◆ Activity list
1. Retype the passage on meniscus tears word for word, starting with "In this chapter" and going on through "meniscal tear management.".
2. Name every anatomical structure of the knee mentioned in the passage on meniscus tears.

--- Selected excerpt Enclosed Below ---

The medial meniscus also has varying tear patterns that are encountered in unique situations, and medial meniscus tears account for the preponderance of arthroscopies done in the United States. The medial meniscus tears that occur at the time of an ACL injury are very similar to those that occur on the lateral side. They tend to be vertical tears in the posterior third which occur when the tibia and the femur are forcefully compressed the time of the index “pivot” episode. These are usually stable tears and, therefore, may be regarded as somewhat incidental findings at the time of ACL reconstruction. In chronic ACL tears, when the knee is subjected to repeated episodes of instability, medial tears can become larger, rendering them unstable tears that are displaceable into the intracondylar notch [7]. In ACL-intact knees, the pattern of tear is distinctly different. These tears are usually degenerative and will predictably tear in both the vertical and horizontal planes, making repair less likely to succeed.

In this chapter we will discuss the general indications for repair of both the medial and lateral menisci in both the ACL-intact knee and in the ACL-injured knee. It is our hope to guide the reader in making more sound and scientifically based decisions in meniscal tear management.

--- End of Enclosed Selected excerpt ---
--- Input data Enclosed Below ---

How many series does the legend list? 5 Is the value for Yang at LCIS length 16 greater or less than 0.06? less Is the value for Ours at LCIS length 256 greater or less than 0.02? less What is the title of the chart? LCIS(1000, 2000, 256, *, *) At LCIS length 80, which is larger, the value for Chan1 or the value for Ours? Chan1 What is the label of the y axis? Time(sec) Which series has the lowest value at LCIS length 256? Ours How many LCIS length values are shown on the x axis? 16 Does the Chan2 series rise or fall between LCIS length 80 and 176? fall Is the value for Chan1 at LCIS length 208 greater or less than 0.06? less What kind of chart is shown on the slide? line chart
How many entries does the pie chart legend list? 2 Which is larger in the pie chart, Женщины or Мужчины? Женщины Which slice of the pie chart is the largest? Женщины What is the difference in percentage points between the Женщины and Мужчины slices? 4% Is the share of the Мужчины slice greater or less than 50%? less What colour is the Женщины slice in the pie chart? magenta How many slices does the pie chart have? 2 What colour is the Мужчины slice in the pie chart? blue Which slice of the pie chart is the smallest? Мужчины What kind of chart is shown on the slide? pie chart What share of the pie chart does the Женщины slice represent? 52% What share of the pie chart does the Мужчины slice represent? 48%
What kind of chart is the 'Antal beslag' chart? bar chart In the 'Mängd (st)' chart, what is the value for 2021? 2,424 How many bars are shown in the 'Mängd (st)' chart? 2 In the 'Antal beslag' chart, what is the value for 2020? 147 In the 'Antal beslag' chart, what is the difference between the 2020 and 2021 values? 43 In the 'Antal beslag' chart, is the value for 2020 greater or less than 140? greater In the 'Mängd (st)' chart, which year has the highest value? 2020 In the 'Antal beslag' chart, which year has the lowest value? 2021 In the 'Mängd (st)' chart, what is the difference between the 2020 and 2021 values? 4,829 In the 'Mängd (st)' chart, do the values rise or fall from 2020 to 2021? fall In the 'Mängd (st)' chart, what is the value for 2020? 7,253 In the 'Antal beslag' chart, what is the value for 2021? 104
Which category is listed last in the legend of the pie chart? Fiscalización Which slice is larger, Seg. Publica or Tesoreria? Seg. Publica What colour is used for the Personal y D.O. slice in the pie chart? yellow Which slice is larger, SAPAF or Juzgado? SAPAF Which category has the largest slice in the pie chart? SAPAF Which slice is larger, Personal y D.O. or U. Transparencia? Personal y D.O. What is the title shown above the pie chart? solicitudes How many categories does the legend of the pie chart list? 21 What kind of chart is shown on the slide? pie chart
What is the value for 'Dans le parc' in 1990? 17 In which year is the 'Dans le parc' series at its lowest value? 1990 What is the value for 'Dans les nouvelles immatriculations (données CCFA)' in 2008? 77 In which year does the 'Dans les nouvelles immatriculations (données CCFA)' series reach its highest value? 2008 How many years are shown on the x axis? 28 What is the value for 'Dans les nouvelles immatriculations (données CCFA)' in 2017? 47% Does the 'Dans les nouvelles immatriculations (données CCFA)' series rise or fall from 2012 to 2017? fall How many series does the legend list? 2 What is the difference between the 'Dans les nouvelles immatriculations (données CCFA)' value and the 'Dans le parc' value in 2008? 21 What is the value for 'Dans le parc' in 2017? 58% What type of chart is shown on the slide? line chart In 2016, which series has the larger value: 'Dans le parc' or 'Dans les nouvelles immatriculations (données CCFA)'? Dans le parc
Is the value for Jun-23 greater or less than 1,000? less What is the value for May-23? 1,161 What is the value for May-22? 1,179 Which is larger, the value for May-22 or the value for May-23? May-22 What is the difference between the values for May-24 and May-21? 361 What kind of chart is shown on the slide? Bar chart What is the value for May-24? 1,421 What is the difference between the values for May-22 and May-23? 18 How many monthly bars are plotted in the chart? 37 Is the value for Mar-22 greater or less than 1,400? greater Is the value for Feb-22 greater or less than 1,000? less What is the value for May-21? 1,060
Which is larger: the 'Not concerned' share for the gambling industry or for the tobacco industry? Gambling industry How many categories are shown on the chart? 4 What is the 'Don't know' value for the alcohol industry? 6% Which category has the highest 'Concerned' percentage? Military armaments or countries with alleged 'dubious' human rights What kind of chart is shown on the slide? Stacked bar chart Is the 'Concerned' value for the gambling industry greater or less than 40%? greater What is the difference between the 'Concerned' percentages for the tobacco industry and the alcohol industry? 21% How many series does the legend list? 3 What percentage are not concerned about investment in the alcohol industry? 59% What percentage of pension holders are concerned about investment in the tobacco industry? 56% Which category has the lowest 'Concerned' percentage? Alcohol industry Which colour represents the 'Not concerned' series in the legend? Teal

--- End of Enclosed Input data ---

◆ Response list
1.
In this chapter we will discuss the general indications for repair of both the medial and lateral menisci in both the ACL-intact knee and in the ACL-injured knee. It is our hope to guide the reader in making more sound and scientifically based decisions in meniscal tear management.

2.
- Medial meniscus
- Lateral meniscus
- ACL
- Tibia
- Femur
- Intracondylar notch